Nach der Saison soll aber einiges unternommen werden. «Wir werden nächstes Jahr, wenn der zweite Schritt des Umbruchs kommt, sicherlich das Mannschaftsgesicht ziemlich verändern», so Hoeness, der schon im vergangenen Sommer in der gleichen Sendung verriet, dass die Bayern «zurzeit etwas Geld sammeln, um im nächsten Jahr vielleicht mal etwas grösser einzukaufen».
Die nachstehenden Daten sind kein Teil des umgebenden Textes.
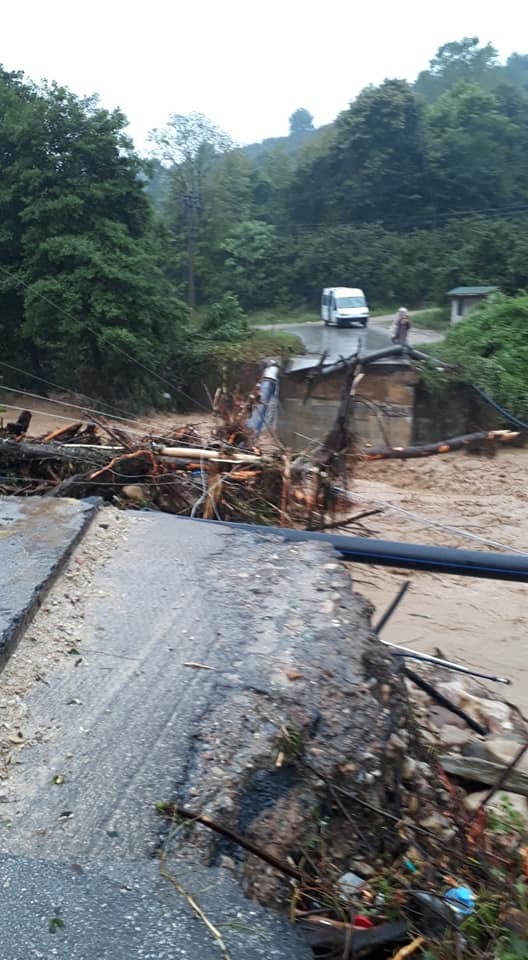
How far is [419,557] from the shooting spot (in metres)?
5.02

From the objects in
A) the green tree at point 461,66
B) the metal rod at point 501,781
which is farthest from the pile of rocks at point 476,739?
the green tree at point 461,66

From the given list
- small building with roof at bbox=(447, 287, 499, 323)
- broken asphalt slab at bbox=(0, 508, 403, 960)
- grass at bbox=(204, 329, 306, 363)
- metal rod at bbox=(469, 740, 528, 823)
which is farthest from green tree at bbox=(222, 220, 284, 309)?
metal rod at bbox=(469, 740, 528, 823)

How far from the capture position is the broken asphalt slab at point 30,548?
3.38 m

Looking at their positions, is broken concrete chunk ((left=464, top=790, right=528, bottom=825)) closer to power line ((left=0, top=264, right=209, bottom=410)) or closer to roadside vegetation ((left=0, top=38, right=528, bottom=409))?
roadside vegetation ((left=0, top=38, right=528, bottom=409))

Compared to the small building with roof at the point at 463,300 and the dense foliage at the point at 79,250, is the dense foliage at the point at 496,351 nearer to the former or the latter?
the small building with roof at the point at 463,300

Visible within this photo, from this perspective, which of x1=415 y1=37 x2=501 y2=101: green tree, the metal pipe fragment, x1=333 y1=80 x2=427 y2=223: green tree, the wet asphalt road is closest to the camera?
the metal pipe fragment

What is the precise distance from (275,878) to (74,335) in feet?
71.8

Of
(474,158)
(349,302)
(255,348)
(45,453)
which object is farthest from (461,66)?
(45,453)

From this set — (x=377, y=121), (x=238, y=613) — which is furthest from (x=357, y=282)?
(x=238, y=613)

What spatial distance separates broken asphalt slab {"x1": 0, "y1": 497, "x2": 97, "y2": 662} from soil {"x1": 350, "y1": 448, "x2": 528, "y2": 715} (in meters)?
3.41

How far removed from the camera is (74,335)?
23062 millimetres

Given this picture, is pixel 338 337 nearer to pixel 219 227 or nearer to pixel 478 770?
pixel 219 227

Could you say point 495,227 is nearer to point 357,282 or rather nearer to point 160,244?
point 357,282

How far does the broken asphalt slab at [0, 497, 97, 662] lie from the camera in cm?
338
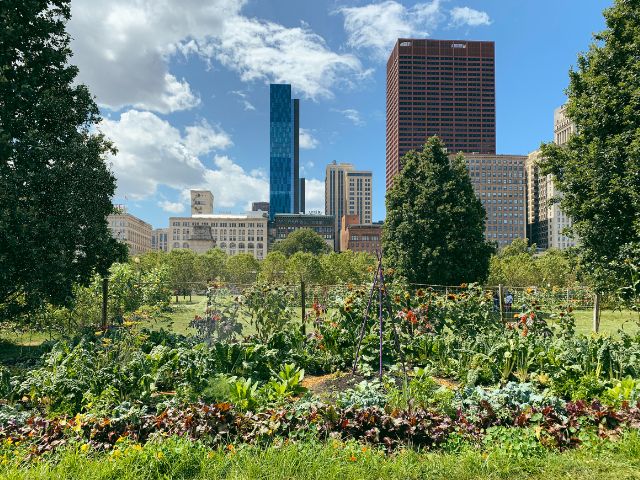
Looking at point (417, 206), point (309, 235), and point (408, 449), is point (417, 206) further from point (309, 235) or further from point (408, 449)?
point (309, 235)

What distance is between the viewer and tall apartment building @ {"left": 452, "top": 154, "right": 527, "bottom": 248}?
5571 inches

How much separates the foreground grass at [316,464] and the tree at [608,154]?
9.68 metres

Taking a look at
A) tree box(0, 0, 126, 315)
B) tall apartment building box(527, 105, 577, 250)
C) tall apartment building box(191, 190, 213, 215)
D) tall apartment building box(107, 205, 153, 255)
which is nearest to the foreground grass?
tree box(0, 0, 126, 315)

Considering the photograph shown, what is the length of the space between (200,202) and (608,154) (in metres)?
178

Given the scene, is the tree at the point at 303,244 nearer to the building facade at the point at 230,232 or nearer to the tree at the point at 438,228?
the building facade at the point at 230,232

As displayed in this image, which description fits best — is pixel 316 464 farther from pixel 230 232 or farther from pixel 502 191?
pixel 502 191

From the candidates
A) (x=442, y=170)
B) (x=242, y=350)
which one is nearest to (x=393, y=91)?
(x=442, y=170)

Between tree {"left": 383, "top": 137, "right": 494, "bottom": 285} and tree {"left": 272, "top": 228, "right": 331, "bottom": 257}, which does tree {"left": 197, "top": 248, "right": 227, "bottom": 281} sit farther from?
tree {"left": 272, "top": 228, "right": 331, "bottom": 257}

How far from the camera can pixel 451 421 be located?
4.15 m

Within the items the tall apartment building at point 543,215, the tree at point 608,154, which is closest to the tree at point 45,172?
the tree at point 608,154

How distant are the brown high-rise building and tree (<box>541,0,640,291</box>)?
6227 inches

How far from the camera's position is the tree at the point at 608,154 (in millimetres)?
11804

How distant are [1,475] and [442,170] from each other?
2137 centimetres

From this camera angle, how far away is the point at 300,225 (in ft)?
543
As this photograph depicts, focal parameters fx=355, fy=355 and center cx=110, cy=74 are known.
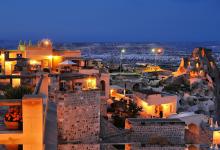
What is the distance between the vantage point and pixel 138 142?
1566cm

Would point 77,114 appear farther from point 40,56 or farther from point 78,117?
point 40,56

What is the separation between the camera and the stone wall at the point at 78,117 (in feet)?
46.5

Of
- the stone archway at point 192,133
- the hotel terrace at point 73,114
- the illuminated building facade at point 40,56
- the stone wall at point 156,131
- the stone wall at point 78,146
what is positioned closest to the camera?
the hotel terrace at point 73,114

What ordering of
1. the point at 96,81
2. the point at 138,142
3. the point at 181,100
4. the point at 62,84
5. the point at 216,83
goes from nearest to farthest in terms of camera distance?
1. the point at 138,142
2. the point at 62,84
3. the point at 96,81
4. the point at 181,100
5. the point at 216,83

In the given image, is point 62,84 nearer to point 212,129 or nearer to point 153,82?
point 212,129

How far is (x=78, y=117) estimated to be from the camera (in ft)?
47.4

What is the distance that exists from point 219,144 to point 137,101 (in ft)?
22.8

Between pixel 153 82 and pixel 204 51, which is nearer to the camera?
pixel 153 82

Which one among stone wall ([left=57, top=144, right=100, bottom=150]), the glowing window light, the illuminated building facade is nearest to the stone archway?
the glowing window light

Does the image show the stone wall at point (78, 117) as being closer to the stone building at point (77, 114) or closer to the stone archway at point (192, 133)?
the stone building at point (77, 114)

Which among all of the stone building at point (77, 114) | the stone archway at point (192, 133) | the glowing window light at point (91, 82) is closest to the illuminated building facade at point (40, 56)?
the glowing window light at point (91, 82)

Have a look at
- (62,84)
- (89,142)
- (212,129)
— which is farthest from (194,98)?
(89,142)

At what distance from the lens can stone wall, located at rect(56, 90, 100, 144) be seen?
14.2 meters

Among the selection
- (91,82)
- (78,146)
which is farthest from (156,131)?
(91,82)
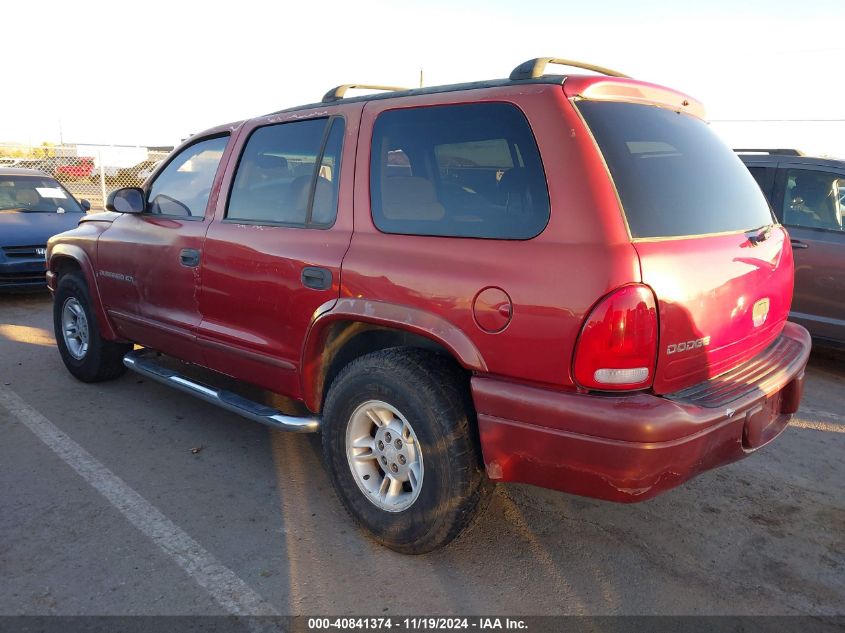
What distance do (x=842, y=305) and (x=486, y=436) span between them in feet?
14.4

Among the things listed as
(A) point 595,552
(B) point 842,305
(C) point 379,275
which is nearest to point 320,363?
(C) point 379,275

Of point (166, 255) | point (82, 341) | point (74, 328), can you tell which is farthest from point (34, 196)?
point (166, 255)

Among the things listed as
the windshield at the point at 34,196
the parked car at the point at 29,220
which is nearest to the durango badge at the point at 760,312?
the parked car at the point at 29,220

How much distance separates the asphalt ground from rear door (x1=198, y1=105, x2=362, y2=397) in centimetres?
59

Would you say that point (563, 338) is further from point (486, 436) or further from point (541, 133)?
point (541, 133)

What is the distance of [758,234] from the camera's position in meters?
2.75

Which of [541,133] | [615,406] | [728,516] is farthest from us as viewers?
[728,516]

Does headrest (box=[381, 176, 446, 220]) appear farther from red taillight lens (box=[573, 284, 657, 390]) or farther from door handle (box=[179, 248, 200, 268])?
door handle (box=[179, 248, 200, 268])

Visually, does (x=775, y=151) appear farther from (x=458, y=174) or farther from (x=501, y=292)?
(x=501, y=292)

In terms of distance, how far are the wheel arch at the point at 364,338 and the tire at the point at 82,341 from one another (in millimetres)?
2283

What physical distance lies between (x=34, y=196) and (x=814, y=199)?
905cm

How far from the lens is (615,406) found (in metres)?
2.11

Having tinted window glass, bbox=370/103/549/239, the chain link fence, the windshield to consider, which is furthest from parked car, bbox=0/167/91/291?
tinted window glass, bbox=370/103/549/239

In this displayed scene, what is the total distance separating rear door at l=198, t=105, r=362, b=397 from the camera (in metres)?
2.92
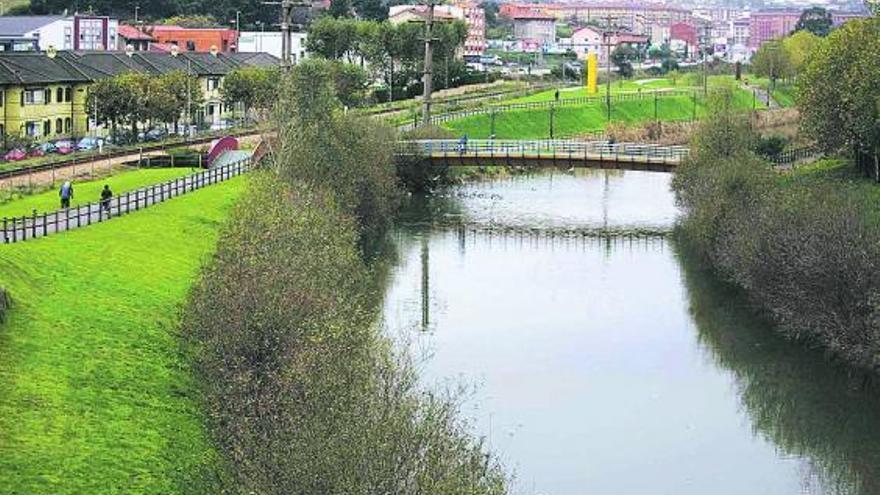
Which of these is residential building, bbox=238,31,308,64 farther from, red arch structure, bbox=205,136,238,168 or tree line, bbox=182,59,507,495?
tree line, bbox=182,59,507,495

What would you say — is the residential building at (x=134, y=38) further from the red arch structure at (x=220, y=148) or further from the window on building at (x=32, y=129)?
the red arch structure at (x=220, y=148)

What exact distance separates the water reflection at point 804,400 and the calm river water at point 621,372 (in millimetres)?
64

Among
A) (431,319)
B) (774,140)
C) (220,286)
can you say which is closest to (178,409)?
(220,286)

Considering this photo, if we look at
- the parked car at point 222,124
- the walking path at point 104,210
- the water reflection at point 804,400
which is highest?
the parked car at point 222,124

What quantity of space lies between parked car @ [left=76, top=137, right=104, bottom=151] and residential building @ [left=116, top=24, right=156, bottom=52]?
43613mm

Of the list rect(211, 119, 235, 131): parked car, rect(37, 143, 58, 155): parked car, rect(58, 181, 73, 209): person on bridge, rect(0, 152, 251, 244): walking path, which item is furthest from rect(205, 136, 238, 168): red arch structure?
rect(211, 119, 235, 131): parked car

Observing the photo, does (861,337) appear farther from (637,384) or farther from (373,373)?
(373,373)

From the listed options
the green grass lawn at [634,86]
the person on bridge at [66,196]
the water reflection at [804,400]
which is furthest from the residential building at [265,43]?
the water reflection at [804,400]

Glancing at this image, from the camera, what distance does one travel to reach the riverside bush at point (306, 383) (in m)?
21.0

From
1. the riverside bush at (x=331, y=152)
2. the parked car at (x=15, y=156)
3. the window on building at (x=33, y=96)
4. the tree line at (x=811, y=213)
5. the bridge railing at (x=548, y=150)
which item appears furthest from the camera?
the window on building at (x=33, y=96)

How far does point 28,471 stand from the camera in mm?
23344

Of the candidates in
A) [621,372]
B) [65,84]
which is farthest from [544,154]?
[621,372]

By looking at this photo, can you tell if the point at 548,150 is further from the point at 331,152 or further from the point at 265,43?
the point at 265,43

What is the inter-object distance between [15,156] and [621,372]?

Macht Bayern wieder Jagd auf BVB-Stars?

Schon vor dem Top-Spiel hatte Hoeness bekannt gegeben, wen er sehr gerne im Trikot von Bayern München sehen würde: Kylian Mbappé. Der 66-Jährige ist sich aber bewusst, dass ein Wechsel des Weltmeisters nach Deutschland nicht sehr realistisch ist – und selbst für grosszügige Bayern wohl zu teuer. 

Dann bedient man sich am Ende womöglich doch lieber wieder beim Erzrivalen aus Dortmund, wie es die Münchner in den vergangenen Jahren mit Robert Lewandowski, Mario Götze und Mats Hummels gemacht hatten. Mit Jadon Sancho (18 Jahre alt), Jacob Bruun-Larsen (20) und Manuel Akanji (23) hat der BVB erneut grosse Talente in den Reihen, die bereits zum Stammpersonal gehören.

So leicht wie in Vergangenheit wird es für die Bayern laut Dortmunds Geschäftsführer Hans-Joachim Watzke aber nicht mehr werden. «Zu Zeiten von Lewandowski und Götze konnten wir uns noch nicht wehren. Dass im nächsten Jahr einer von unseren Jungs das Trikot von Bayern München trägt, würde ich ausschliessen», verkündet Watzke, der ebenfalls in der «Sky»-Sendung zu Gast war. «Wir haben da ein bisschen vorgesorgt. Bei uns gibt es keine Ausstiegsklausel.»